Consegna:
Aggiorna il tratto dell'elenco che inizia con la riga contenente "Which appears nearer" e arriva fino alla fine dell'elenco, sostituendo "blue water" con "deep water" e lasciando invariato tutto il resto. Riporta soltanto quel tratto.

Estratti dell'elenco:
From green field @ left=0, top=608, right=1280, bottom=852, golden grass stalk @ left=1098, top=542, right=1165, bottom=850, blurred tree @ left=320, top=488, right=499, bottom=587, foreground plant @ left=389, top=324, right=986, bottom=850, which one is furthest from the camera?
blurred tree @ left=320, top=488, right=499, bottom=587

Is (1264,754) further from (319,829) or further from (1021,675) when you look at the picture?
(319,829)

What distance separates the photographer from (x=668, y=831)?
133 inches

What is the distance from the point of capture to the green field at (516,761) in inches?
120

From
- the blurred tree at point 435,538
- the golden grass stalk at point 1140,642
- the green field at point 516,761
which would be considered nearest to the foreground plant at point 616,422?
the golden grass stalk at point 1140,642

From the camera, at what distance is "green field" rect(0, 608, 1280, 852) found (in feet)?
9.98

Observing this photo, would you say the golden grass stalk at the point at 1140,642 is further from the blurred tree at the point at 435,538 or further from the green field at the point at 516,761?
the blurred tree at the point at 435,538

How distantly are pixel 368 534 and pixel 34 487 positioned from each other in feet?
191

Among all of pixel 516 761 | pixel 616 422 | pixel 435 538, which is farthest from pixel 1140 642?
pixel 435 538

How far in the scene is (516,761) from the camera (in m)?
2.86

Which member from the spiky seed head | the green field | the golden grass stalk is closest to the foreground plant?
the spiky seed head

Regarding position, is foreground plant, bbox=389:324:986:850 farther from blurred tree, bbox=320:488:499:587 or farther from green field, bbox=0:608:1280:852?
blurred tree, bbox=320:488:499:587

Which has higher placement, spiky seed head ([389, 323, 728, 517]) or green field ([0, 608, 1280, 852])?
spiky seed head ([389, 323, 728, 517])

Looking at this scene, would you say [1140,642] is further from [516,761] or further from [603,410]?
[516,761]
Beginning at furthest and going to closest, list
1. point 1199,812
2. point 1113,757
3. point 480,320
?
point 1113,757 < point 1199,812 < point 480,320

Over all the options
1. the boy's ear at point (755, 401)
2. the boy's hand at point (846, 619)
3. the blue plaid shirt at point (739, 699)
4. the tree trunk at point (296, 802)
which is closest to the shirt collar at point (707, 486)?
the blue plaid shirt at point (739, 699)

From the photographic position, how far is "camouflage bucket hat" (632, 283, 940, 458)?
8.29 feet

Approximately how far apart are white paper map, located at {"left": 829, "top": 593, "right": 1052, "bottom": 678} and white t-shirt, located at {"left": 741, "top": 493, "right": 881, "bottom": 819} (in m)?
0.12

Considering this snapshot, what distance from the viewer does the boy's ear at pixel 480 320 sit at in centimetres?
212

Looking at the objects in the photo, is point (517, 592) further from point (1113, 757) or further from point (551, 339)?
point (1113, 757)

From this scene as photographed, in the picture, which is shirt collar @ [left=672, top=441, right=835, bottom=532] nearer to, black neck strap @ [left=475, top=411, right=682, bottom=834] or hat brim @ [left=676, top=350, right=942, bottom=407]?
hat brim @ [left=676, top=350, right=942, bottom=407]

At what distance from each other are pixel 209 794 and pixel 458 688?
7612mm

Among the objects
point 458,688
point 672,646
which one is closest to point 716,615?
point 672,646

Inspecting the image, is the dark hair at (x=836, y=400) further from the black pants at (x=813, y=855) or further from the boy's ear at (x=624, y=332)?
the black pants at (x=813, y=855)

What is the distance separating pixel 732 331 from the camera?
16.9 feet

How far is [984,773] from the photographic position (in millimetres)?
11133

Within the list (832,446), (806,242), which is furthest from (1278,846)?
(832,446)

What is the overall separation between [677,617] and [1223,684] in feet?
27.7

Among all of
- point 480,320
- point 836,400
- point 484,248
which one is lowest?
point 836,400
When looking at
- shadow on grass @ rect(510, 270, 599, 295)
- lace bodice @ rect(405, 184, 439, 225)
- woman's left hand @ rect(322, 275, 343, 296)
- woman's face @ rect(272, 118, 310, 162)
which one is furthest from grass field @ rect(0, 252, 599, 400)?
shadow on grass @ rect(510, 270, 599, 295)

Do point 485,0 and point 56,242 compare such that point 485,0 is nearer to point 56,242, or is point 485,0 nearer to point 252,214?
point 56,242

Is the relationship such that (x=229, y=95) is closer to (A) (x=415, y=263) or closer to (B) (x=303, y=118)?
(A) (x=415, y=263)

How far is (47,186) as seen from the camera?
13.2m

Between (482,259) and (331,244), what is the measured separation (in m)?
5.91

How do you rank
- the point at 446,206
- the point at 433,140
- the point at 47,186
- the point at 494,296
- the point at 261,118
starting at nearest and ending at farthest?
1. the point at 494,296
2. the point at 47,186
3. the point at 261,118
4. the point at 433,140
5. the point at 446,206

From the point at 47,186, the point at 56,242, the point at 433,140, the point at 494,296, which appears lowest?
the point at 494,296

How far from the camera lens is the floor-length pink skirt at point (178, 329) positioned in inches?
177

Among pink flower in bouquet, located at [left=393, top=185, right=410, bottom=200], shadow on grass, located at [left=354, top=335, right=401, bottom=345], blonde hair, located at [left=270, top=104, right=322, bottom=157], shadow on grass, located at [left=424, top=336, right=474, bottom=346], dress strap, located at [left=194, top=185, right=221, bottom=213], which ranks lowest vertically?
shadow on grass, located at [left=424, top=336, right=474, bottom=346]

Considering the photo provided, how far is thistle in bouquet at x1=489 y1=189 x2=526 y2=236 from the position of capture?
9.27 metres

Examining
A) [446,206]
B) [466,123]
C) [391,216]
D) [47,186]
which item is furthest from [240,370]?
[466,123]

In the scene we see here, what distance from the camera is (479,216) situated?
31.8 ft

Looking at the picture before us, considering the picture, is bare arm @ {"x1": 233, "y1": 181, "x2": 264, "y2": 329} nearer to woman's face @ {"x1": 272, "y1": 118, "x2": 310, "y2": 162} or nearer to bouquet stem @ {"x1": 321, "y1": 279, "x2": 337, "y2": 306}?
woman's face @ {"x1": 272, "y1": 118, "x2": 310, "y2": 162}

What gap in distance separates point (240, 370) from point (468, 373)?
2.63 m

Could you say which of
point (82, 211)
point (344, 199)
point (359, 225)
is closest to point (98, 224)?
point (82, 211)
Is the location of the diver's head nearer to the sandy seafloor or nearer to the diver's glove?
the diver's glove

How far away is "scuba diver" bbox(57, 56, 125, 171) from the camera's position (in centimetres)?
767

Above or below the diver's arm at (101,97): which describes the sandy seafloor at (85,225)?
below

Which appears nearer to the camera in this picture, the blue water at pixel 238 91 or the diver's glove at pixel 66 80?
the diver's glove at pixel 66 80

Risposta:
Which appears nearer to the camera in this picture, the deep water at pixel 238 91 or the diver's glove at pixel 66 80?
the diver's glove at pixel 66 80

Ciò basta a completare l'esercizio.